- [Short task 1]:
Collect every line of the records that contains the string "pair".
======== Source extract
# Four Seasons resale and exchange program in Elite



## frankieray (Aug 4, 2015)

Hi  New to tug first post. Thinking of buying Four Seasons in Carlsbad. Their exchange is something called Elite. Does anyone know anything about this. Good deal or good company?  Any advice would be appreciated.


----------



## mtforeman (Feb 15, 2016)

I don't know, but I'd like to know as well!


----------



## tschwa2 (Feb 15, 2016)

Resale does not qualify for internal exchange program.  Even eligible members are not guaranteed success.  If I remember correctly it is done lottery style.  You put in your requests and since only  a small percentage of owners in one of the non timeshare properties desire exchanges into the 2 timeshare properties, then the number  is determined by the demand.  Platinum owners probably have a better chance.  I doubt the number fulfilled vs demand is greater than 20%.


I believe if you buy a unit from the association you may be eligible for internal retrades but I don't think the association will sell you one of their resales unless you already own at least one unit which could be resale or retail.  

Straight out resale owners must use II or may be able to use RCI registry collection.  I no longer own their and my info is about 3 years old but there is enough competition for the non timeshare property exchanges that I can't believe they would invite in additional resale purchasers to make the competition even more difficult.


----------
================
======== Data in this exercise
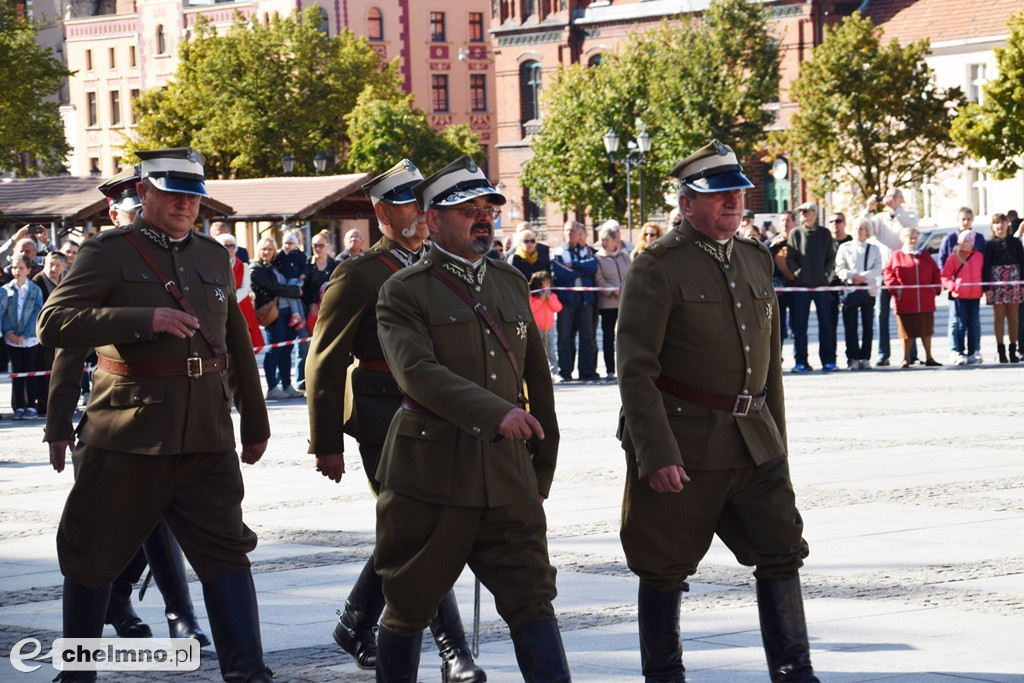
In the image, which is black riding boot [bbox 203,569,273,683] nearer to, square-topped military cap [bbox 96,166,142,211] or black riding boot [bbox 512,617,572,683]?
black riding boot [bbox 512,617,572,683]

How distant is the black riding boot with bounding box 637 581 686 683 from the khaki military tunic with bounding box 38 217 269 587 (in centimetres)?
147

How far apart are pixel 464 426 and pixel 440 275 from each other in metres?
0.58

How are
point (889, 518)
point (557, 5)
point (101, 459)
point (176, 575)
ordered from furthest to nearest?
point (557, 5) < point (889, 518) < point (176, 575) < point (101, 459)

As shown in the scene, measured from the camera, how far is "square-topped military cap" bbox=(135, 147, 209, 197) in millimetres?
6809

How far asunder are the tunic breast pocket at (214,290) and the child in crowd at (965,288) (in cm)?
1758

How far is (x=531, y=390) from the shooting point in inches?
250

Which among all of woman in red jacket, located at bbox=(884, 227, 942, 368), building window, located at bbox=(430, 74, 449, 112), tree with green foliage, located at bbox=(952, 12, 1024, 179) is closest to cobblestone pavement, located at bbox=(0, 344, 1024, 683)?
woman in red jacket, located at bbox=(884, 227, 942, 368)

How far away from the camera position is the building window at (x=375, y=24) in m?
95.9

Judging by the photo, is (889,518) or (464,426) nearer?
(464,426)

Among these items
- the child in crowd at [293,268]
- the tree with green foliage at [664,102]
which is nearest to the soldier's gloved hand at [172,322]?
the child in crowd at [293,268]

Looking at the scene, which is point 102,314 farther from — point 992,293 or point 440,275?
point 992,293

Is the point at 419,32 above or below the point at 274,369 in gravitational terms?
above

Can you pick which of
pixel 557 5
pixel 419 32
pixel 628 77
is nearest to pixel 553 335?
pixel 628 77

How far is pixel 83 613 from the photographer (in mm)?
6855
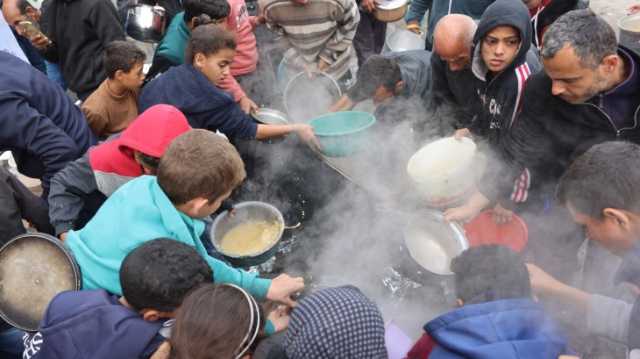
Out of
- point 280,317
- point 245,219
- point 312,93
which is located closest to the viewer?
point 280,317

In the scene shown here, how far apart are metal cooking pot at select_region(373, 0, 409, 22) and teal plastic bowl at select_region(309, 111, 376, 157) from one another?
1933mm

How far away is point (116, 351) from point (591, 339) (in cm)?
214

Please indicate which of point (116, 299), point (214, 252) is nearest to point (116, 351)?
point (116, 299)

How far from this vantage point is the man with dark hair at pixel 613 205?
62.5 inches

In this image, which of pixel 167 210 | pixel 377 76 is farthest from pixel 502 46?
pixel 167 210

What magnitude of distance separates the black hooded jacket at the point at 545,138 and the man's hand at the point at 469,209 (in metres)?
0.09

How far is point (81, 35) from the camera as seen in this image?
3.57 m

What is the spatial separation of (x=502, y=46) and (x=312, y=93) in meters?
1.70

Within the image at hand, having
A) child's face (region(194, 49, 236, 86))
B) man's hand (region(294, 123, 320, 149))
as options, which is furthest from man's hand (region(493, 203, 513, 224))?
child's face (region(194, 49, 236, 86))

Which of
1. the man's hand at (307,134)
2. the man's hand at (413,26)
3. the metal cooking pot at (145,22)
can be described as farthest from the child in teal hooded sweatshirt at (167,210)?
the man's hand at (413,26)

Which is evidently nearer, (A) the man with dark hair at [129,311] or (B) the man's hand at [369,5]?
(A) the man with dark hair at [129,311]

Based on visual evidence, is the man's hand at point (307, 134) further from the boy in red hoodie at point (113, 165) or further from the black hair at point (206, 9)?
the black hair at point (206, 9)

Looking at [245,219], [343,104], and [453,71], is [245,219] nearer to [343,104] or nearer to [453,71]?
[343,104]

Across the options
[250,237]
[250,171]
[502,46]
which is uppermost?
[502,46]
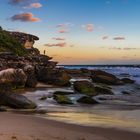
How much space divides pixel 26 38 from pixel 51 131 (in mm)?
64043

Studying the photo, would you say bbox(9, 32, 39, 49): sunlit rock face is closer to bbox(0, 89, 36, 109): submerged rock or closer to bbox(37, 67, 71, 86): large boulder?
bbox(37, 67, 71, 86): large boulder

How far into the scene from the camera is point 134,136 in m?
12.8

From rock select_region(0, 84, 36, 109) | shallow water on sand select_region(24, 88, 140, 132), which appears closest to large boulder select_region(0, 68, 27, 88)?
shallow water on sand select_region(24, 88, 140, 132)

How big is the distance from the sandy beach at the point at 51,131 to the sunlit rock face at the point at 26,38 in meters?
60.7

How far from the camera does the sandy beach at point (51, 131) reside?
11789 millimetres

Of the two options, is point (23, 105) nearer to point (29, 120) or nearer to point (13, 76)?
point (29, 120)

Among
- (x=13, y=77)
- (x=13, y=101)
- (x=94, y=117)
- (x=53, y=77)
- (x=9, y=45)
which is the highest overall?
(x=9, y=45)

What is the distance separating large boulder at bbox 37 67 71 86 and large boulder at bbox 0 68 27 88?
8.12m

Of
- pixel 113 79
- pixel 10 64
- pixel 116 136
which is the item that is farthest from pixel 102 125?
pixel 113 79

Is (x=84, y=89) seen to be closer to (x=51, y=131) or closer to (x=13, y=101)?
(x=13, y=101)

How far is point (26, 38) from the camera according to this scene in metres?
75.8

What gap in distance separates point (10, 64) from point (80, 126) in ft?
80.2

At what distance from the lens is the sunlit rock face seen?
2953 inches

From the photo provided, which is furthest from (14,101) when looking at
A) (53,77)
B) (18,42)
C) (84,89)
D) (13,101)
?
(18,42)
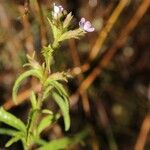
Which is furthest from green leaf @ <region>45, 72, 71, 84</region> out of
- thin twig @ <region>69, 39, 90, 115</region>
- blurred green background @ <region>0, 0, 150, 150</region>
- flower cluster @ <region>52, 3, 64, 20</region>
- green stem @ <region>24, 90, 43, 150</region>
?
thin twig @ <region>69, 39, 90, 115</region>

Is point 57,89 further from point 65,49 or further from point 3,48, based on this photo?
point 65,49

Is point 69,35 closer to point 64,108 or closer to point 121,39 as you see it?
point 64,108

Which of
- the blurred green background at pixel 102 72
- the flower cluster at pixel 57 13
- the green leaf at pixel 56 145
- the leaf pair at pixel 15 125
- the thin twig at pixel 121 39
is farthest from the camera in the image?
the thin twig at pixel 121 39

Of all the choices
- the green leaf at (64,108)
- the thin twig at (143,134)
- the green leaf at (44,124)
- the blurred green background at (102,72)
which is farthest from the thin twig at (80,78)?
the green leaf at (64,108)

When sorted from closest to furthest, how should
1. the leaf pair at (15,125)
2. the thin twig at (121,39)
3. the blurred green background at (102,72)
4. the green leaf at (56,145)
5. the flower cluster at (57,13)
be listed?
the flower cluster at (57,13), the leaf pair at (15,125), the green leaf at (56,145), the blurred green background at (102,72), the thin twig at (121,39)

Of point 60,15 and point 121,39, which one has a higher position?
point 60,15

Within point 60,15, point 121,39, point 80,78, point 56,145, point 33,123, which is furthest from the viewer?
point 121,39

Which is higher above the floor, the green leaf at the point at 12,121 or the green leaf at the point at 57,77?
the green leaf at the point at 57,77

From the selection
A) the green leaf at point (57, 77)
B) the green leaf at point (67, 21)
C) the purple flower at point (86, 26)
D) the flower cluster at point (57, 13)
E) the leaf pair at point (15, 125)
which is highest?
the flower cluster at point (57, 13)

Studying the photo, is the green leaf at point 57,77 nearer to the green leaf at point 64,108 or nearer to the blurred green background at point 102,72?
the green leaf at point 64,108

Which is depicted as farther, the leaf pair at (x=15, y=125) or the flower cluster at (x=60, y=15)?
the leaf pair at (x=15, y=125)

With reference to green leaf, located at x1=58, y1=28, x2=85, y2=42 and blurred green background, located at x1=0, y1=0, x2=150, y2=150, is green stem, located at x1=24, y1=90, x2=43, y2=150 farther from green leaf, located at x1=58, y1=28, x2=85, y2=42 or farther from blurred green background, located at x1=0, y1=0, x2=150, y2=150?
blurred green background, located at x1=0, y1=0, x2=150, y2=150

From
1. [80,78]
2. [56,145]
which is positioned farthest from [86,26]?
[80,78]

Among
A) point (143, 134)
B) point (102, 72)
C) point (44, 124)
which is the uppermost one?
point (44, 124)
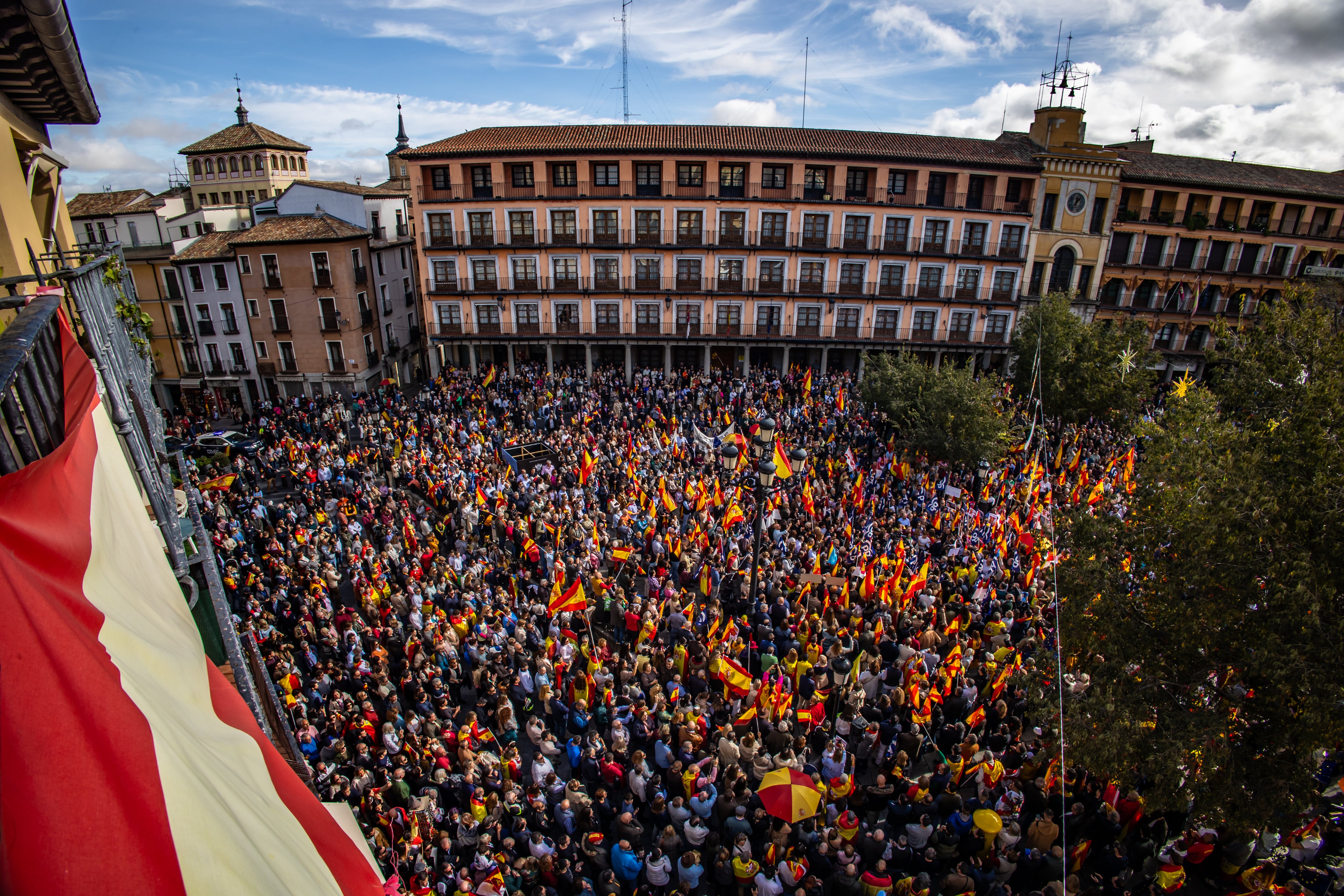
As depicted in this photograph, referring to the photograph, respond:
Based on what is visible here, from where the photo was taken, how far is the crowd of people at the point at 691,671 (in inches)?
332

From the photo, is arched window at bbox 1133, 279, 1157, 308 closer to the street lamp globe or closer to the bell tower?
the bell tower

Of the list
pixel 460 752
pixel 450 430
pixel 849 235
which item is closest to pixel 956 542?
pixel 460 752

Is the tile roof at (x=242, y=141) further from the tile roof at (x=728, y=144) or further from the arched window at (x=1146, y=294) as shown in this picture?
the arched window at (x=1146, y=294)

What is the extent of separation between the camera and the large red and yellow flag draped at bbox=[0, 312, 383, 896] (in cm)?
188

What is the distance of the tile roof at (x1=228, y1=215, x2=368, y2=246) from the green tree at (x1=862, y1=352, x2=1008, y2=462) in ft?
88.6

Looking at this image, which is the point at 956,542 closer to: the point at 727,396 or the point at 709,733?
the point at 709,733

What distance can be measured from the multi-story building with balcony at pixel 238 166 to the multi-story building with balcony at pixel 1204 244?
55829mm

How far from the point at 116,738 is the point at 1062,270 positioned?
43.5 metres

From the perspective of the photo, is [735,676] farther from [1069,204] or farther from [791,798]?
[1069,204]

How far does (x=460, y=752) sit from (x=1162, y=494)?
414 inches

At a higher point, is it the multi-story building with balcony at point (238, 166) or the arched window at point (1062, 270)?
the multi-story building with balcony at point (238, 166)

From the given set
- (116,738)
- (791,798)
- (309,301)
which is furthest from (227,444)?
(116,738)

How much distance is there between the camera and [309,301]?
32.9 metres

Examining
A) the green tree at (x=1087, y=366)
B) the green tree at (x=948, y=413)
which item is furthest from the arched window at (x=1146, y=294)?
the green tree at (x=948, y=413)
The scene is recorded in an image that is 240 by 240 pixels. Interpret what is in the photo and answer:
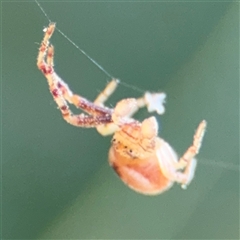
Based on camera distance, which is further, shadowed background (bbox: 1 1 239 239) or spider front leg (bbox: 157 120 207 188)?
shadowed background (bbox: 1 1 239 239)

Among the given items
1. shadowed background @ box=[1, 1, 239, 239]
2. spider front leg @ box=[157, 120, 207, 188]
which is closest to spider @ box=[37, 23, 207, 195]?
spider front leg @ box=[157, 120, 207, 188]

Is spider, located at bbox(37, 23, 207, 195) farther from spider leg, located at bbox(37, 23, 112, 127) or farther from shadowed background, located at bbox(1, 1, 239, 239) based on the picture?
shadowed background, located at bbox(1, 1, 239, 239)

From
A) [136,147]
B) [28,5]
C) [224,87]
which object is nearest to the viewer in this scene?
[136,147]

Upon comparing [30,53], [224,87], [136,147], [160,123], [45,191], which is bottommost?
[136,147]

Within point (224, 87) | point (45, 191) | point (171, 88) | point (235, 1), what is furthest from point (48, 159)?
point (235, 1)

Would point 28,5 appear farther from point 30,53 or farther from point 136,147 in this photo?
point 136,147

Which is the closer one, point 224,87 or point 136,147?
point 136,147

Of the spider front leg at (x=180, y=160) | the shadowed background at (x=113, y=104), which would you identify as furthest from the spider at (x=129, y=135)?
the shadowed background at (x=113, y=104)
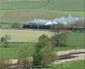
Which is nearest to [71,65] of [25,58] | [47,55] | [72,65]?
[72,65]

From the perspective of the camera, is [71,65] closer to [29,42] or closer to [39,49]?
================
- [Short task 2]:
List the usernames of everyone who posted in the forum thread about the Four Seasons exchange program.

- [Written answer 1]:
- the leaf pair at pixel 15 125
1. the leaf pair at (15,125)
the flower cluster at (57,13), the leaf pair at (15,125), the green leaf at (56,145), the blurred green background at (102,72), the thin twig at (121,39)
E) the leaf pair at point (15, 125)
Which is depicted as farther, the leaf pair at (x=15, y=125) or the flower cluster at (x=60, y=15)?
the leaf pair at (x=15, y=125)

- [Written answer 2]:
frankieray, mtforeman, tschwa2